Bank stocks, which account for 28 percent of the NSE’s total market valuation and a fifth of the market’s 96.2 billion total issued shares, have been on a decline partly attributed to the end of the dividend announcements season.
Foreign investors ordinarily take profits in June and offload stocks ahead of full-year dividend payments after which they take fresh positions based on their earnings projections for different stocks.
The May to June sell-off ordinarily coincides with the summer season in the West when most portfolio investors take a break.
Insurance stocks, which have been the worst hit, have fallen by 62 percent on average in the year to date. The sinking share prices are linked to poor performance by insurance firms.
Britam has dropped 48.59 percent in the past 52 weeks while Kenya Re has fallen 77.28 percent in the period. A third of insurance companies plunged to a combined pre-tax loss of Sh8.5 billion last year, hurt by high costs and a bearish NSE market and other factors that saw the sector record a 68 percent dip in profitability last year.
The sector’s overall profits dropped from Sh15.8 billion in 2017 to Sh5.1 billion last year.
“I think this is the worst year ever in (the insurance sector) history. We need to ask for how long. Another one similar year and half of these companies will go bust. Maybe consolidation is the answer,” Jubilee Holdings chairman Nizar Juma told the Business Daily earlier this year regarding the performance of the insurance industry. Half of the Sh13.2 billion pre-tax profit for the 24 insurers that closed the year in profits belong to just two insurers — Jubilee (Sh5.41 billion) and GA Insurance Limited (Sh1.1 billion).
In the commercial sector, Kenya Airways’ share price has tumbled 71.3 percent in the year to date while Scangroup and Nation Media Group stocks have shed their value by 27.4 percent and 49.5 percent respectively in the period.
In the construction sector, Bamburi’s share price has shed its value by 38.63 percent in the year to date while in the energy sector Kenya Electricity Generating Company (KenGen) and Kenya Power stocks have shed their value by 2.3 percent and 36.33 percent respectively in the period.
The weaker performance of the Nairobi bourse is also linked to risk sentiment emanating from the US. Investors are said to be eyeing higher returns from Treasury bonds. “Our market remains constrained to a few major fund managers and only some liquid counters, so when they have to compete with excellent tax free government short and long-term yields, there is no incentive to invest in stocks,” said Mr Dave.

— What you have to do —
Do these statements agree with the article on falling Nairobi share prices? Answer yes or no for each, and quote the words from the article that decide it.
1. Insurance stocks have fallen by 62 percent on average in the year to date.
2. Bank stocks make up a fifth of the NSE’s total market valuation.
3. KenGen stocks have lost more value than Kenya Power stocks in the year to date.
Answer from the text alone.

— Record extracts —

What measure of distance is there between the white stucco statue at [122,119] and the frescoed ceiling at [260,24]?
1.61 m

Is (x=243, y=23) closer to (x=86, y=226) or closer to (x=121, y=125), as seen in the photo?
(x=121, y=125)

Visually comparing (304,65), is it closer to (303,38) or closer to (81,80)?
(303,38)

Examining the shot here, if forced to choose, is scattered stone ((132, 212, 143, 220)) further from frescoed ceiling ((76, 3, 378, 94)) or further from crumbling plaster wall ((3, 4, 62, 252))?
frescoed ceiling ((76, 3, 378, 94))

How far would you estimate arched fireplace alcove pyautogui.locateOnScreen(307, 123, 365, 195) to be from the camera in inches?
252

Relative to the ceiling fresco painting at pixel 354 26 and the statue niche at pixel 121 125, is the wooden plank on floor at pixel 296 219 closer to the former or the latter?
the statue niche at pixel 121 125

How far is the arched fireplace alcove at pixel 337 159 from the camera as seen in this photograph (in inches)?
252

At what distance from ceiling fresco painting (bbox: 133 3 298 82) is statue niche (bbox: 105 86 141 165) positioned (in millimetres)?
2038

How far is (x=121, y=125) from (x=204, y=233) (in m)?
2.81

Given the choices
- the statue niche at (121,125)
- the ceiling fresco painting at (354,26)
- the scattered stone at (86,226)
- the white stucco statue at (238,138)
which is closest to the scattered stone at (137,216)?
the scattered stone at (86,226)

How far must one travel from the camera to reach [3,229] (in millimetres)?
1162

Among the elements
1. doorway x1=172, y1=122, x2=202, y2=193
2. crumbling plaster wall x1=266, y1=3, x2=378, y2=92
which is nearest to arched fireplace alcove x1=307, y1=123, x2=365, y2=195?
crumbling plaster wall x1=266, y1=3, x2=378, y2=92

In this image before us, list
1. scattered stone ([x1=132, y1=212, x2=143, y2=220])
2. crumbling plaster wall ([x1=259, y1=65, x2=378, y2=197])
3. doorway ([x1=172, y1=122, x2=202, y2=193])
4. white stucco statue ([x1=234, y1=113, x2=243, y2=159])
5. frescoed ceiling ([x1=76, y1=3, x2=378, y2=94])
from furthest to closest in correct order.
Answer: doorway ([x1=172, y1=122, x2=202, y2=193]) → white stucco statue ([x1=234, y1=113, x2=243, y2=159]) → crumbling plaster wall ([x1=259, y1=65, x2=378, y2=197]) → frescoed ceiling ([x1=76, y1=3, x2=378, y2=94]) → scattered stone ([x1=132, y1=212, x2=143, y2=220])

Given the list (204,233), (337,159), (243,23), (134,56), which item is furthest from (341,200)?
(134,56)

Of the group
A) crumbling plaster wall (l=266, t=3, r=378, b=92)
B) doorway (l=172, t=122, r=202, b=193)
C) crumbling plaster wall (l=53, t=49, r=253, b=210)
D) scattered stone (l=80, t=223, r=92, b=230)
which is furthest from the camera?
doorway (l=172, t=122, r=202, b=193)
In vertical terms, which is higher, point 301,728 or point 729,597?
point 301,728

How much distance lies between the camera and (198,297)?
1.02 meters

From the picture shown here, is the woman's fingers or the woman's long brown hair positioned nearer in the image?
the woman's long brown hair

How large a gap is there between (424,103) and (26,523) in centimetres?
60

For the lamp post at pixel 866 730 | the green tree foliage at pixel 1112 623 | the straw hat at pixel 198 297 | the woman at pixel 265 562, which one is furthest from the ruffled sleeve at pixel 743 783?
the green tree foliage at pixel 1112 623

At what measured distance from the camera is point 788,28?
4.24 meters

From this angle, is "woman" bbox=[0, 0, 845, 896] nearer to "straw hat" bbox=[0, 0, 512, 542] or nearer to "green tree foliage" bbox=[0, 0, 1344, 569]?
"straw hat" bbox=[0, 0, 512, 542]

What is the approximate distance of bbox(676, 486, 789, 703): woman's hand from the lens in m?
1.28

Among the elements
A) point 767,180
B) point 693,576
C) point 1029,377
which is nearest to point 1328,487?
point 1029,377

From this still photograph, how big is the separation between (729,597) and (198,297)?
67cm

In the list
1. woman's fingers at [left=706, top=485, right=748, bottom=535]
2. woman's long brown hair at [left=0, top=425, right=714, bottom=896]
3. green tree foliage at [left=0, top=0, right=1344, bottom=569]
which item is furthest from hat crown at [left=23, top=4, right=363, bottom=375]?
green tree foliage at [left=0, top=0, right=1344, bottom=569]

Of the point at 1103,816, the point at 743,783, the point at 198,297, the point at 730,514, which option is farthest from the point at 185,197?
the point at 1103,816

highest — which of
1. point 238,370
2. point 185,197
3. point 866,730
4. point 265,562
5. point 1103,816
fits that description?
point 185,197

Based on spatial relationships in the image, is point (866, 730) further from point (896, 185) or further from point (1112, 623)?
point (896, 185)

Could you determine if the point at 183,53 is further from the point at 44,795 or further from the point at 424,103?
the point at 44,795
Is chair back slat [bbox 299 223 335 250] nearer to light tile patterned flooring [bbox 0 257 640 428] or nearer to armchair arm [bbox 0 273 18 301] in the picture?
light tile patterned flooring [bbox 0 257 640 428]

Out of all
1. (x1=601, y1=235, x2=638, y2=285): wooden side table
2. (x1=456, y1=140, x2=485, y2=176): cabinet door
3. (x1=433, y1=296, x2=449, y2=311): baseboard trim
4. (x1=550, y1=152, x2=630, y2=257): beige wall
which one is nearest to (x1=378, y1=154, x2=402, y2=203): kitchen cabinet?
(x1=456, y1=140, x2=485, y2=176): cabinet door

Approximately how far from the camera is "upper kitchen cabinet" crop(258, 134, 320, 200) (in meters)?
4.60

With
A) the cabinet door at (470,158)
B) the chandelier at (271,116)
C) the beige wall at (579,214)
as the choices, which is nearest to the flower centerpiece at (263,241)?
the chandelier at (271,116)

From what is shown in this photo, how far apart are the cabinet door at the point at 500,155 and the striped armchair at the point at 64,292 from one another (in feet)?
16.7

— The completed task —
1. Yes. "Insurance stocks, which have been the worst hit, have fallen by 62 percent on average in the year to date."
2. No. "Bank stocks, which account for 28 percent of the NSE’s total market valuation"
3. No. "Kenya Electricity Generating Company (KenGen) and Kenya Power stocks have shed their value by 2.3 percent and 36.33 percent respectively in the period."